What you need to do: Rewrite every line of the entries, starting with the line that contains "From the given options" and going on through the last line of the entries, and raise each coordinate in the answers by 36 while leaving all other lines unchanged.

Listed entries:
........

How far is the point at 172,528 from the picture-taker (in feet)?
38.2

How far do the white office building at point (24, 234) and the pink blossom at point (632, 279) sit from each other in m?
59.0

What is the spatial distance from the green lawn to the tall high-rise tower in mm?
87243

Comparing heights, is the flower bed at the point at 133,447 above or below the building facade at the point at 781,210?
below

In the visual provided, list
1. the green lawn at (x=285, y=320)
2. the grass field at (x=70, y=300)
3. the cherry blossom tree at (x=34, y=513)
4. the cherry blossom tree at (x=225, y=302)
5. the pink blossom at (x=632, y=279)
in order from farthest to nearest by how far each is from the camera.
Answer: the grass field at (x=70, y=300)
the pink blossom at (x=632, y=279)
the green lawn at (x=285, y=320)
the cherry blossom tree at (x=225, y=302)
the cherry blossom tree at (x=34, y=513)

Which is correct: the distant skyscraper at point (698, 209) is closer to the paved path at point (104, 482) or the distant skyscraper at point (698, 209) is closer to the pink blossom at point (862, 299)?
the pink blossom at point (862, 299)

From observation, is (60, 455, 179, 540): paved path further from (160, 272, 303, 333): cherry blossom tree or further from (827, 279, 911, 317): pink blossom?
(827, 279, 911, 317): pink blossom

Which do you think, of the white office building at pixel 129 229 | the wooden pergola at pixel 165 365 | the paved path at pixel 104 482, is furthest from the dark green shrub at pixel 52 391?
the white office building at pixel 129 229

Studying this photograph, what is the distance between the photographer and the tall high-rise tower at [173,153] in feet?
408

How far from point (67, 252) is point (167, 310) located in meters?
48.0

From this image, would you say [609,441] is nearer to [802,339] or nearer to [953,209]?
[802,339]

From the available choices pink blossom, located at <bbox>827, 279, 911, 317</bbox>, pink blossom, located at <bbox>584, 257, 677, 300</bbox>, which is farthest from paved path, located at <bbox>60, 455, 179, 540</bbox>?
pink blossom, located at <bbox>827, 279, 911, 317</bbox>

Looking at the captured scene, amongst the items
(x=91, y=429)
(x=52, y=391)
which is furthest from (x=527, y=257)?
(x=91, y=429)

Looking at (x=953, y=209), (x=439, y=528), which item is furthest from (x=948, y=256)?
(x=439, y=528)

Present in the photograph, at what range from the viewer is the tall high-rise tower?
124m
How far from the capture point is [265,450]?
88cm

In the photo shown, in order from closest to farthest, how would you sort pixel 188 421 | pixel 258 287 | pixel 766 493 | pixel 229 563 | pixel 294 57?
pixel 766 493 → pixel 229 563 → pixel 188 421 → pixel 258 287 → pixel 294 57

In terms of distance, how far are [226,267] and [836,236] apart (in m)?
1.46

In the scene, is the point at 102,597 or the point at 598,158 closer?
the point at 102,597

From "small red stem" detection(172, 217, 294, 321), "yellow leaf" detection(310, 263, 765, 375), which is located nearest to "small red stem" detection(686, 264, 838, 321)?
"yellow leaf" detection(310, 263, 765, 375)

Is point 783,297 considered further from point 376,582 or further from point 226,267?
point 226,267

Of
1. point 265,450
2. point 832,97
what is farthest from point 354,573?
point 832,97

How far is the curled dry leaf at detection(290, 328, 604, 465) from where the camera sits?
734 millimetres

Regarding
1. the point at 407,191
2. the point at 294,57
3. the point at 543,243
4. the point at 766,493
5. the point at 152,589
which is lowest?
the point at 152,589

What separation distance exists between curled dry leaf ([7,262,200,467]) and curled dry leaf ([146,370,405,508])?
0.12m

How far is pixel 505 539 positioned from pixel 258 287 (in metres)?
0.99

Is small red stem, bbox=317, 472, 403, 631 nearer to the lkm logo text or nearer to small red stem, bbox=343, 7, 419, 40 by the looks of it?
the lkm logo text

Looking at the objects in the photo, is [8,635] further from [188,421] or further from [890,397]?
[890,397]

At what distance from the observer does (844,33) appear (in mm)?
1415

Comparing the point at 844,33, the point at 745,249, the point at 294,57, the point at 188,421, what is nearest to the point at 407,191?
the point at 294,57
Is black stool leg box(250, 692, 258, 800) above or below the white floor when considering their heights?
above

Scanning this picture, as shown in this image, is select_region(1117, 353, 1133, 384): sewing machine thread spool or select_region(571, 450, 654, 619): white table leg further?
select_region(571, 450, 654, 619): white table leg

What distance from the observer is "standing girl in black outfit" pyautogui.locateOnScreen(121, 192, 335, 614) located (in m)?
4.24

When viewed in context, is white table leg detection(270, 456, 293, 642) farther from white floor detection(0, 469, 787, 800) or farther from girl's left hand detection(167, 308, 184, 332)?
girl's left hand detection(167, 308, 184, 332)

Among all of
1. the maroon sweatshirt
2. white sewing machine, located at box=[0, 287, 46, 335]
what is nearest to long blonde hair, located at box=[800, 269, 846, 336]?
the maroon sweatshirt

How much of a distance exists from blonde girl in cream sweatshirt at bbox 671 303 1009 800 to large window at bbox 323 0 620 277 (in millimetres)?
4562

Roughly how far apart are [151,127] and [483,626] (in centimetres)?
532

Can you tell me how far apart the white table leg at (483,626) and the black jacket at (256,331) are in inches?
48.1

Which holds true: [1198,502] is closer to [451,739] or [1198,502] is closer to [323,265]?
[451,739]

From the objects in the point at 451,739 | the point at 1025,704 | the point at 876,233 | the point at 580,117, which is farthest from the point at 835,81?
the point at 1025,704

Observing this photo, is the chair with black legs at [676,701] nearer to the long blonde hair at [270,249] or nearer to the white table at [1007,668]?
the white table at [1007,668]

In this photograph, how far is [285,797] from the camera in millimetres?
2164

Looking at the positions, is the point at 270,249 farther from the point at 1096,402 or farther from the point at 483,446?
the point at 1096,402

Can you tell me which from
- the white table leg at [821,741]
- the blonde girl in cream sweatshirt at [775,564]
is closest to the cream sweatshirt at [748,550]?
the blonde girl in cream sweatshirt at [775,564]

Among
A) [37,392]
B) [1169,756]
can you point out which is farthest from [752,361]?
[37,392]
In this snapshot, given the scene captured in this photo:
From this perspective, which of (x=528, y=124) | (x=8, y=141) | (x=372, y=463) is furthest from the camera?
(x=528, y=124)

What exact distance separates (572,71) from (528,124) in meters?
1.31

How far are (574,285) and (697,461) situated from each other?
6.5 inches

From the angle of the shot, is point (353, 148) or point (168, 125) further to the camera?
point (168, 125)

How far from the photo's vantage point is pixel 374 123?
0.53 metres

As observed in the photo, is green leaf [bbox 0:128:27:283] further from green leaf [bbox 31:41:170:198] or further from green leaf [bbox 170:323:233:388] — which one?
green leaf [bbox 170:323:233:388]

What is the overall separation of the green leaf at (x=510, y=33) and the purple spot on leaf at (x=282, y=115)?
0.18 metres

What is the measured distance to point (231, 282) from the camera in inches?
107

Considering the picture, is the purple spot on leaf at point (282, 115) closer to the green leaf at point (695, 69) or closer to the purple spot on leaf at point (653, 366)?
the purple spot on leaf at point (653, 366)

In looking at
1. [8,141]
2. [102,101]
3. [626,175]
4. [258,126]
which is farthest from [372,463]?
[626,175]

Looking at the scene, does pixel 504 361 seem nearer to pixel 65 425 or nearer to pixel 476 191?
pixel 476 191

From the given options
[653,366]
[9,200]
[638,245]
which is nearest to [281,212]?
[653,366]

........

Final result:
From the given options
[653,366]
[9,200]
[638,245]
which is nearest to [281,212]?
[689,402]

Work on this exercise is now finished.